Sweetness Poured Forth
The house was filled with the fragrance.
John 12:3 NLT
Our lives are a Christ-like fragrance rising up to God. But this fragrance is perceived differently by those who are being saved and by those who are perishing.
2 Cor. 2:15 NLT
You meet a Christian with a sweet spirit. You wonder when and where that godly nature was nurtured and developed. You compliment them and ask about their background. In the telling, they describe multiple trials and setbacks. Yet, they did not grow bitter, but better. They walked through their circumstances trusting God’s loving and gracious providence. They refused to believe that God was being unjust to them. They only could see God’s hand glorifying Christ in their midst. They found in their suffering their heart’s desire: more of Jesus. As a result, their character was transformed and a sweet spirit was developed. Their kindness, optimism, and faith rise up as a sweet fragrance of worship to God and an aroma of life to others.
By the breaking of that flask and the anointing of the Lord Jesus, the house was pervaded with the sweetest fragrance (John 12:1). Everyone could smell it and none could be unaware of it. What is the significance of this?

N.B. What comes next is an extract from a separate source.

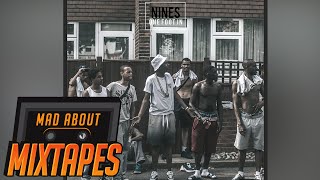 Nines - Faze Me ft Speshill [One Foot In] | MadAboutMixtapes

Whenever you meet someone who has really suffered — someone who has gone through experiences with the Lord that have brought limitation, and who, instead of trying to break free in order to be ‘used,’ has been willing to be imprisoned by Him and has thus learned to find satisfaction in the Lord and nowhere else — then immediately you become aware of something.
Immediately your spiritual senses detect a sweet savour of Christ. Something has been crushed, something has been broken in that life, and so you smell the odor. The odor that filled the house that day in Bethany still fills the Church today; Mary’s fragrance never passes. It needed but one stroke to break the flask for the Lord, but that breaking and the fragrance of that anointing abides.
Watchman Nee, The Normal Christian Life (CLC, 1977).